-------- PASSAGE

Desirable Difficulty

I was recently watching a Jeremy Howard conversation on Machine Learning Street Talk, and one phrase kept sticking in my head: desirable difficulty.

That phrase comes from learning science. The idea is simple: some kinds of difficulty make learning stronger, not weaker. If recall is effortful, if understanding takes some wrestling, if the problem pushes back, the thing you learn tends to stay with you longer.

The more I think about AI coding tools, the more I think this is the real issue.

Not because AI is useless. It clearly is not. I use it, and in the right context it is absurdly helpful. But there is a real difference between removing pointless friction and removing the friction that actually builds skill. That second kind is dangerous.

That is also why the recent Anthropic skill-formation study caught my attention. I do not need to re-explain the whole paper here. The short version is enough: when people leaned on AI too much while learning something new, they tended to learn less. The people who used it best used it for explanation and feedback, not as a total substitute for thinking.

The Work Has To Push Back

People talk about productivity as if friction is obviously bad. That is only half true.

If you have ever debugged a distributed systems issue, trained a brittle model, or tried to understand a complex research paper properly, you know growth does not come from smoothness. It comes from contact with reality. Your mental model predicts one thing, the system does another, and now you have to revise your understanding.

In programming that pushback shows up when a test fails for a reason you did not expect, when an API behaves differently from the docs, when a concurrency bug only appears under load, when a model looks good offline and collapses in the real world, or when a design that felt elegant starts breaking the moment you try to extend it.

Those moments are frustrating, but they are also where a lot of engineering judgment comes from.

If a tool gives you answers too quickly, too cleanly, and too early, you can skip the exact moments that would have forced you to understand the system. That is the paradox of AI coding right now: the workflow can feel smoother while your actual capability grows more slowly.

And this pressure does not only come from the individual level. In a lot of companies now, the push is organizational: ship faster with AI, increase output, compress timelines, and do not be the person who looks slower than the rest of the team. Once speed becomes the only visible metric, it becomes very easy to optimize for short-term throughput and slowly lose the harder kinds of learning that good engineering depends on.

I feel grateful that my role in my current company still gives me room for a different kind of work. I am not only building features and APIs on a fixed loop every day. I also get to research new ideas, push myself in different directions, learn things I would not have touched otherwise, and think about how an existing system can be bent into something better suited to the problem we are actually trying to solve. That space matters to me, because it keeps the learning loop alive instead of replacing it.

----------------
-------- RECORD SET

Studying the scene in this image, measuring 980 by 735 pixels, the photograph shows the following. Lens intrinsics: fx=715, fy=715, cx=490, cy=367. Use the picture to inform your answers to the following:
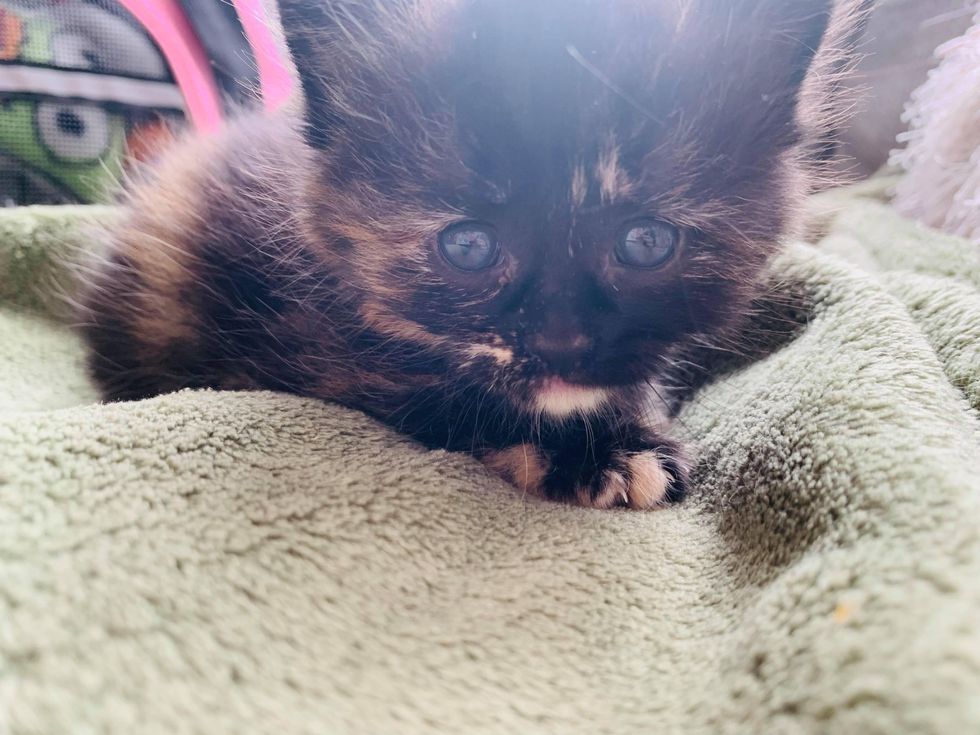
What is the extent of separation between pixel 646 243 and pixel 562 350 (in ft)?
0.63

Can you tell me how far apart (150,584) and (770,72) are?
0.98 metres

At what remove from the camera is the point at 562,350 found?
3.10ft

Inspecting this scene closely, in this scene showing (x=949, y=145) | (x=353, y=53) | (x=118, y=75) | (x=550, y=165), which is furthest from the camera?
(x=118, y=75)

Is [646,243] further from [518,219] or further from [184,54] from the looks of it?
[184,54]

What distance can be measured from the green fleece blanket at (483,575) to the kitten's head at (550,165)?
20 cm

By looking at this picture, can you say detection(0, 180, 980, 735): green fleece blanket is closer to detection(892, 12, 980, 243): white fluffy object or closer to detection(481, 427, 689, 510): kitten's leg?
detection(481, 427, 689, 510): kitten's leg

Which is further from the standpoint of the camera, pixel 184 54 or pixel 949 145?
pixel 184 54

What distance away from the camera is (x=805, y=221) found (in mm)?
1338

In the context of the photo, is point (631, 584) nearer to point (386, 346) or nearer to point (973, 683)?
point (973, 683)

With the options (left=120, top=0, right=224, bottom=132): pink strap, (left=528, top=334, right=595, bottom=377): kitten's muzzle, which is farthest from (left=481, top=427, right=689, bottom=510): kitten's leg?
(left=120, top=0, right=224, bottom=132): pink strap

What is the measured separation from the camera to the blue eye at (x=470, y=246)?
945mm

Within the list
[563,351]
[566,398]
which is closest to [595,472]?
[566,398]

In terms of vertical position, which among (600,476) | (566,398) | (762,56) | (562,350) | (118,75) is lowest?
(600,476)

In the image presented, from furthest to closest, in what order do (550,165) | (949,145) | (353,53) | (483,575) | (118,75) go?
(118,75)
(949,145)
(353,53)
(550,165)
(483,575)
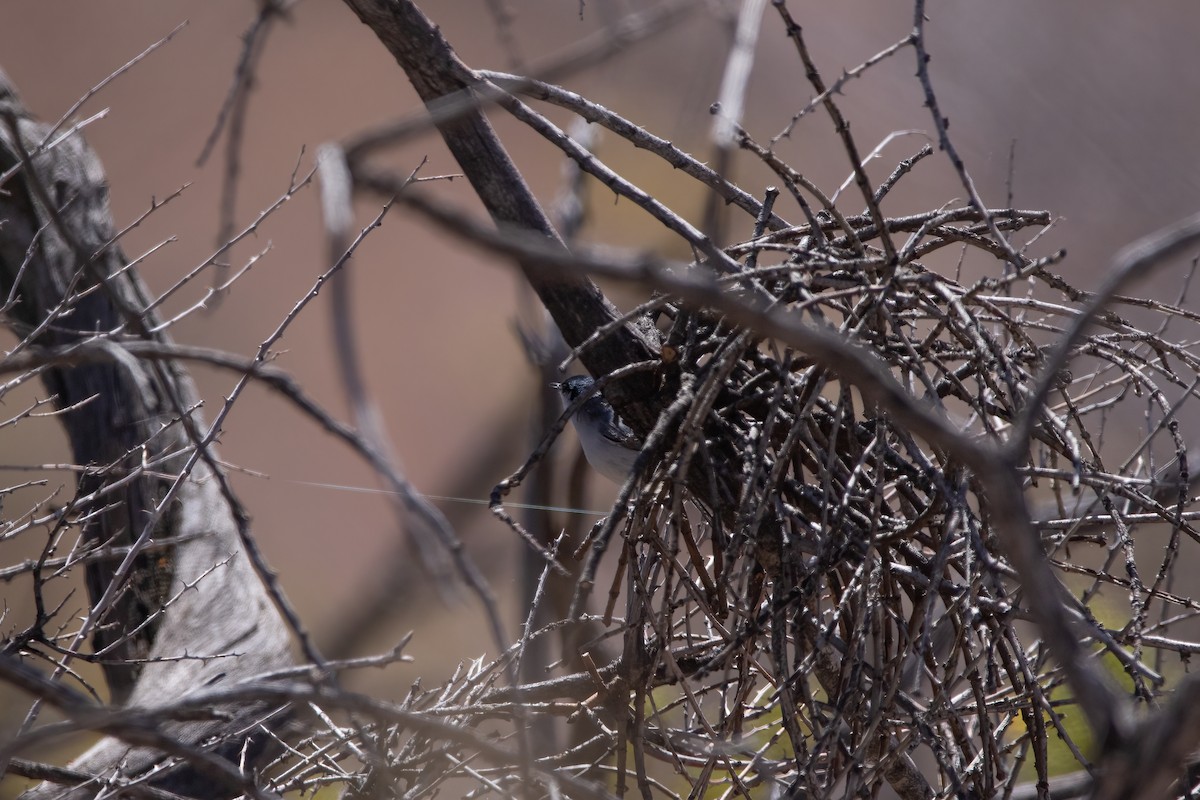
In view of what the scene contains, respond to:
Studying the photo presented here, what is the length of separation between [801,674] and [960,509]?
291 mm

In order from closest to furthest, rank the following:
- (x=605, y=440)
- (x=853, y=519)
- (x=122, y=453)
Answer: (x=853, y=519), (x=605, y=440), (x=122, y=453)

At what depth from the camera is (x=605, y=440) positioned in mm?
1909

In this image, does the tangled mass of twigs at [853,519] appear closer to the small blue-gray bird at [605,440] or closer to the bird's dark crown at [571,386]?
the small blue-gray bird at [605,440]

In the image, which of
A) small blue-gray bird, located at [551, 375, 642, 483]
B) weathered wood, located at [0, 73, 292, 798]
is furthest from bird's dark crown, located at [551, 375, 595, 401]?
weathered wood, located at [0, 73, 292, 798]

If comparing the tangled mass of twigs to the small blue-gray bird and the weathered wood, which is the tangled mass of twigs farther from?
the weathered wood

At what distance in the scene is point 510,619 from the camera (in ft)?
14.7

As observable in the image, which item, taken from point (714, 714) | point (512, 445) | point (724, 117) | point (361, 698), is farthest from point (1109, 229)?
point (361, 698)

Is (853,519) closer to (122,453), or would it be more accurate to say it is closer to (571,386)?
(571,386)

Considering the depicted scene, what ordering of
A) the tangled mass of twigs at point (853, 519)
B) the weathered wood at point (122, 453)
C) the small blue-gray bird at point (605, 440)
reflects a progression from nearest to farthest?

----------------

Continue the piece on desirable difficulty and AI coding tools, starting right after its last paragraph.

The Gap Is Judgment

What Jeremy Howard is really pointing at, I think, is not some basic "coding versus software engineering" slogan. Everybody serious already knows typing code is only one layer of the problem. The real question is where the bottleneck actually is.

LLMs are often strong at producing code-shaped output. They can translate between libraries, scaffold boilerplate, and fill in familiar patterns very quickly. But that is not the part that usually decides whether a system will hold up.

The harder part is judgment: choosing the right abstraction, seeing where the boundaries should be, noticing the edge case before it becomes an outage, and understanding when two problems only look similar on the surface. That is why so many "AI built the whole thing" demos feel impressive right until you imagine maintaining them six months later.

Fred Brooks made a related point decades ago in No Silver Bullet: the biggest gains usually come from reducing accidental complexity, but the deepest difficulties are essential. AI can absolutely help with the accidental part. What it does not automatically give you is the mental model needed for design, judgment, and long-term reasoning.

Why This Matters Even More In AI And ML

This matters even more when the work is genuinely hard.

If you are solving a well-known problem with well-known patterns, AI can be a huge advantage. But AI/ML work and serious software engineering are often not like that.

A lot of the real work in ML is not "write some PyTorch." It is figuring out why the data distribution shifted, why training is unstable, where leakage entered the pipeline, why a retrieval system looks good offline and bad online, or which hidden assumption inside the evaluation setup is rewarding the wrong behavior.

Likewise, a lot of the real work in software engineering is not "produce code for feature X." It is deciding what should be reusable and what should not, designing around failure modes you have not seen yet, understanding temporal behavior rather than just static code, and making systems observable enough that future debugging is possible.

These are not just generation problems. They are sensemaking problems. You inspect logs, run experiments, falsify assumptions, isolate constraints, and update your model of the system. That process is slow, but the slowness is often where the expertise comes from.

The Risk Is Understanding Debt

The obvious risk of overusing AI is bad code. Hallucinated APIs, fragile abstractions, wrong edge-case handling. Everybody talks about that.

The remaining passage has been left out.